Complain to your doctor about a mental health problem and you will probably leave the surgery with a prescription for drugs, despite increasing doubts about their effectiveness and fears about side-effects. The prevailing wisdom is that psychiatric disorders are genetically based brain diseases, biological abnormalities that can be controlled with medication. Every year, doctors in England dole out 31 million prescriptions for antidepressants alone.
It is a state of affairs that makes Richard Bentall furious. In 2004, Bentall, professor of clinical psychology at the University of Bangor, wrote Madness Explained, in which he argued that hearing voices, hallucinations and other symptoms of “severe” mental illness are just exaggerations of quirks experienced by us all. That won him the British Psychological Book Of The Year award. Now, in Doctoring The Mind: Why Psychiatric Treatments Fail, he criticises mental health services, and psychiatry in particular.

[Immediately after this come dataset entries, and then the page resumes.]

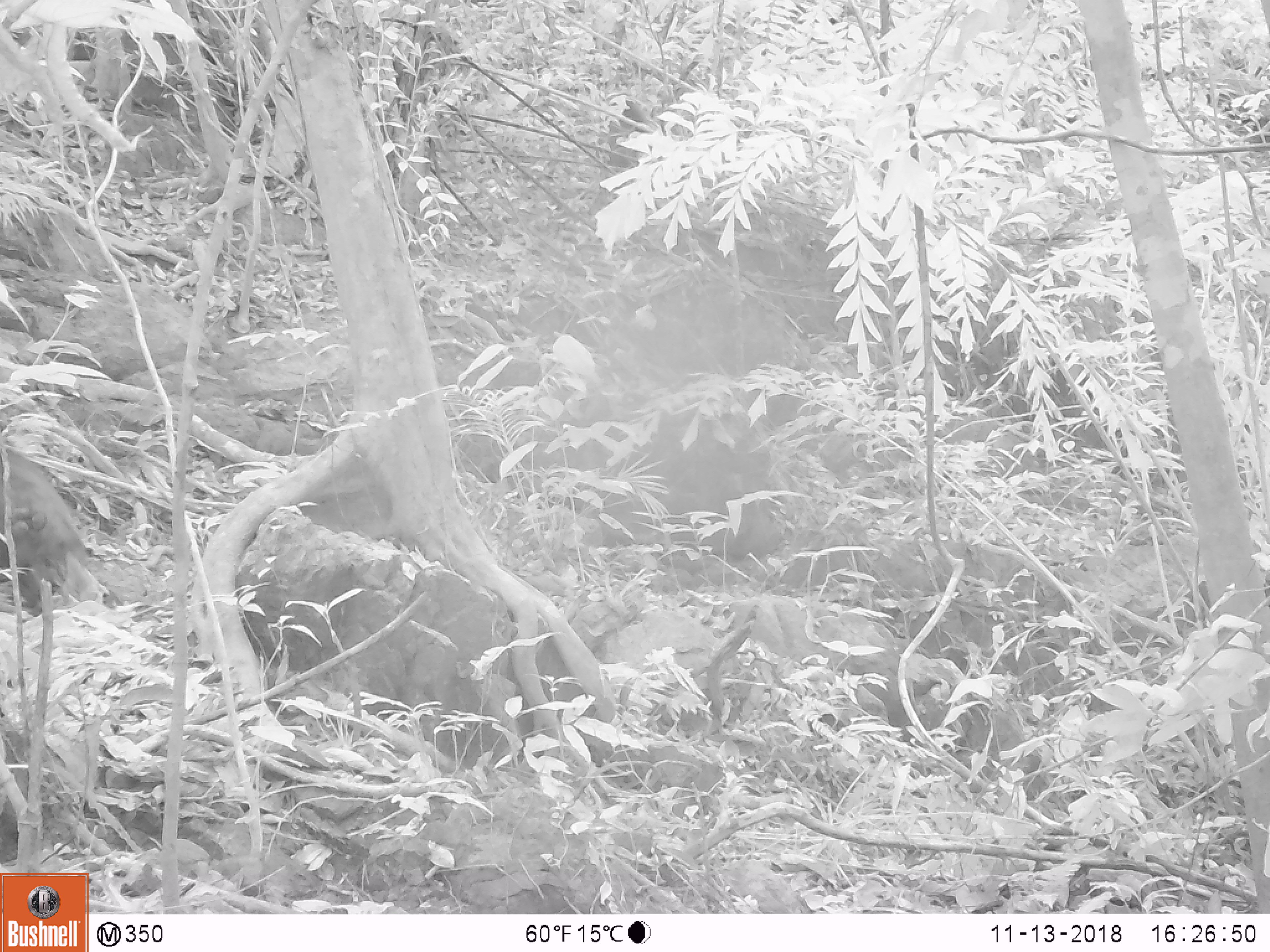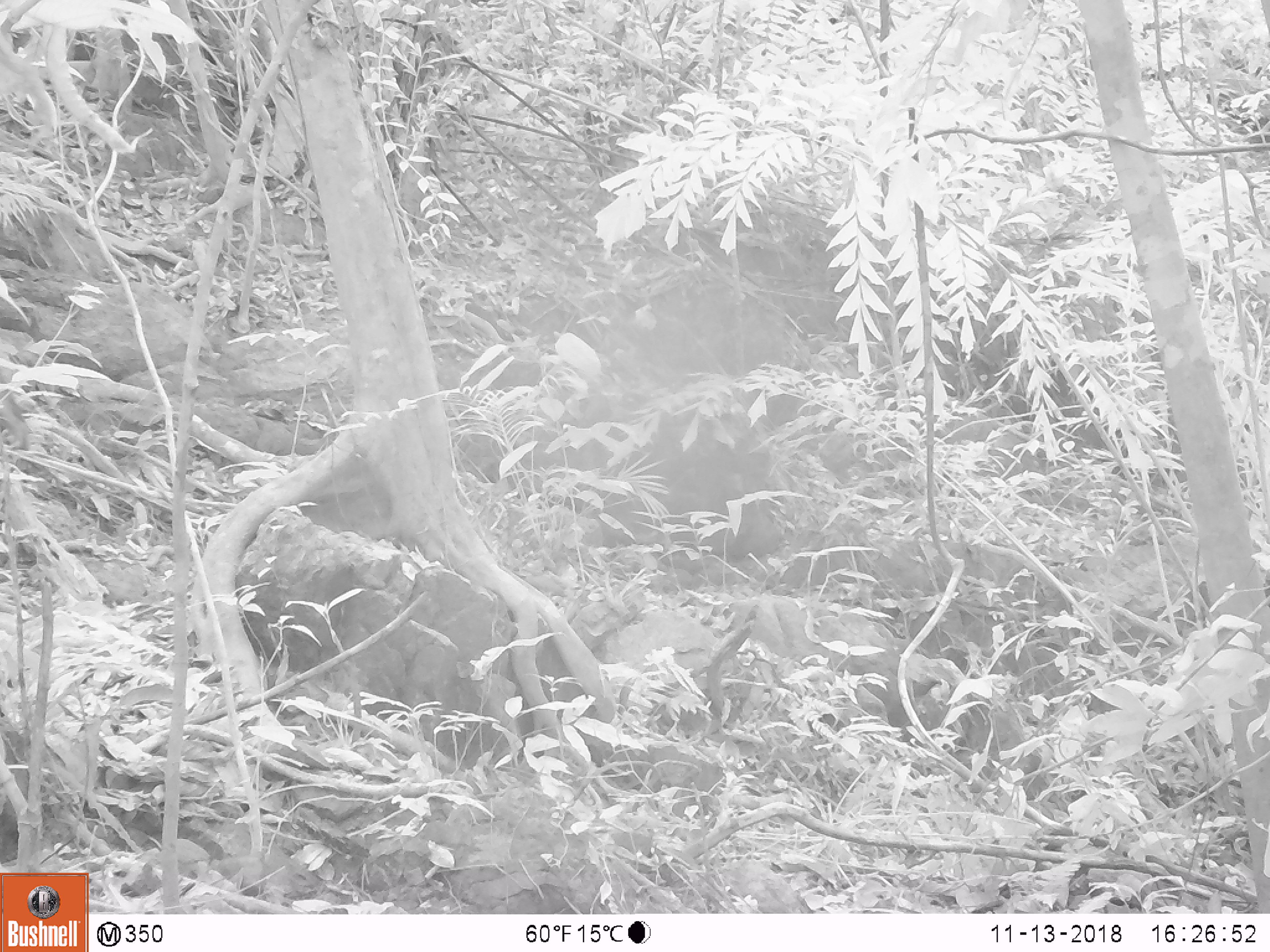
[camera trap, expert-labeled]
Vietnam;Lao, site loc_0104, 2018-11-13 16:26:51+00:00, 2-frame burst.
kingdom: Animalia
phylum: Chordata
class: Mammalia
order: Primates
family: Cercopithecidae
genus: Macaca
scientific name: Macaca arctoides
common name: stump-tailed macaque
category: stump tailed macaque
Stump tailed macaque (stump-tailed macaque) (Macaca arctoides). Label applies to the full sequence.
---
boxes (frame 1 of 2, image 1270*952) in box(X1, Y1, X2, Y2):
stump tailed macaque: box(0, 446, 83, 605)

Doctoring the Mind paints a stark picture of a mental health system riddled with corruption and incompetence, in which shrinks live it up on pharmaceutical company cash while patients are disrespected, dehumanised and drugged to the eyeballs. Like the legendary “anti-psychiatrist” R.D. Laing before him, Bentall believes that people with mental health problems need understanding, support and respect. Unlike Laing, he offers evidence to back his claims, declaring himself a “rational anti-psychiatrist”.